Lumiere: A Space-Time Diffusion Model for Video Synthesis by Google

Introduction

Lumiere is a novel video generation model that can create realistic, diverse, and coherent videos from text descriptions. It was developed by a team of researchers from Google Research, Weizmann Institute, Tel-Aviv University, and Technion. The motto behind the development of this model was to overcome the limitations of existing video synthesis methods, which often produce low-quality, inconsistent, or unrealistic videos. Lumiere aims to provide a powerful and flexible tool for video content creation and editing, with applications in entertainment, education, art, and more. The primary goal behind the development of Lumiere was to synthesize videos that portray realistic, diverse, and coherent motion. Lumiere stands out for its unique Space-Time U-Net architecture, which allows it to generate the entire temporal duration of a video at once, offering a significant improvement over existing methods.

What is Lumiere?

Lumiere is a video diffusion model that enables users to generate realistic and stylized videos. Users can provide text inputs in natural language, and Lumiere generates a video portraying the described content. Lumiere uses a novel Space-Time U-Net architecture, which allows it to generate the entire temporal duration of the video at once, through a single pass in the model.
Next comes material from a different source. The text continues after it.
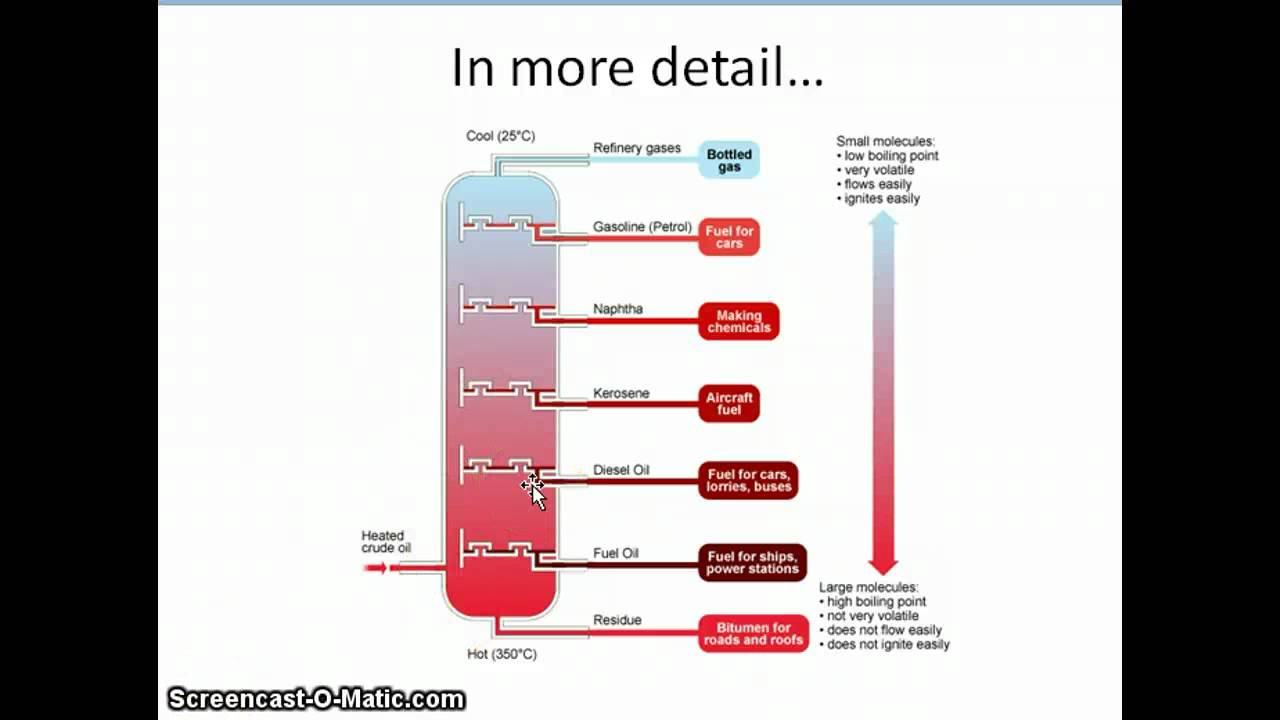 Maxresdefault on Crude Oil Fractional Distillation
This is in contrast to existing video models, which synthesize distant keyframes followed by temporal super-resolution, an approach that inherently makes global temporal consistency difficult to achieve.

Key Features of Lumiere

Some of the key features of Lumiere are:

Features
source - https://arxiv.org/pdf/2401.12945.pdf

  • Video Generation: Lumiere can generate videos of up to 32 frames at a resolution of 256x256, showcasing realistic, diverse, and coherent motion.
  • Text Input Flexibility: Lumiere can handle a wide range of text inputs, from simple to complex, and from abstract to concrete.
  • Leveraging Pre-trained Models: Lumiere can leverage a pre-trained text-to-image diffusion model, such as CLIP-GLaSS, to generate high-quality videos from text.
  • Video Editing Capabilities: Lumiere can perform various video editing tasks, such as image-to-video, video inpainting, and stylized generation, using text inputs and optional masks or reference images.
  • Style Diversity: Lumiere can generate videos in different styles, such as sticker, flat cartoon, 3D rendering, line drawing, glowing, and watercolor painting, by using fine-tuned text-to-image model weights.
  • Space-Time Processing: By deploying both spatial and temporal down- and up-sampling and leveraging a pre-trained text-to-image diffusion model, Lumiere learns to directly generate a full-frame-rate, low-resolution video by processing it in multiple space-time scales.
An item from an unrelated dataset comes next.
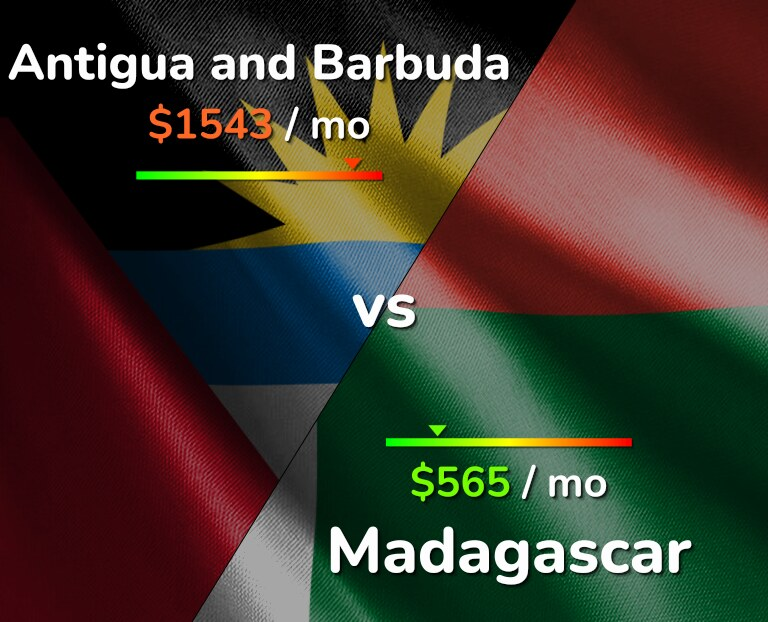 Cost of living in Antigua and Barbuda vs Madagascar infographic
Capabilities/Use Case of Lumiere

Lumiere has many potential capabilities and use cases, such as:

  • Engaging Content Creation: Lumiere can create engaging and educational videos from text descriptions, such as stories, poems, facts, or instructions.
  • Video Enhancement: Lumiere can enhance and transform existing videos with text inputs, such as adding or changing objects, characters, backgrounds, or styles.
  • Cinematograph Generation: Lumiere can generate cinematographs, which are videos with subtle and repeated motion in a specific region, from images and masks.
  • Scenario Visualization: Lumiere can explore and visualize different scenarios and outcomes from text inputs, such as what-if questions, alternative histories, or future predictions.
  • Artistic Video Creation: Lumiere can create artistic and expressive videos from text inputs, such as moods, emotions, or themes.
  • State-of-the-art Results: Lumiere demonstrates state-of-the-art text-to-video generation results.
  • Content Creation and Video Editing: Lumiere facilitates a wide range of content creation tasks and video editing applications, including image-to-video, video inpainting, and stylized generation.
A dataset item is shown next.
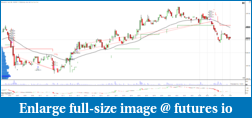 E-mini Nasdaq Volume Profile Trading Journal-08-03-2017-trades-3-4-10-sec.png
How does Lumiere work?/ Architecture/Design

Lumiere operates on a unique architecture known as the Space-Time U-Net, which generates the entire temporal duration of a video at once, through a single pass in the model. This architecture deploys both spatial and temporal down- and up-sampling and leverages a pre-trained text-to-image diffusion model.

The generative approach of Lumiere utilizes Diffusion Probabilistic Models. These models are trained to approximate a data distribution through a series of denoising steps. Starting from a Gaussian i.i.d. noise sample, the diffusion model gradually denoises it until reaching a clean sample drawn from the approximated target distribution. Diffusion models can learn a conditional distribution by incorporating additional guiding signals, such as text embedding, or spatial conditioning.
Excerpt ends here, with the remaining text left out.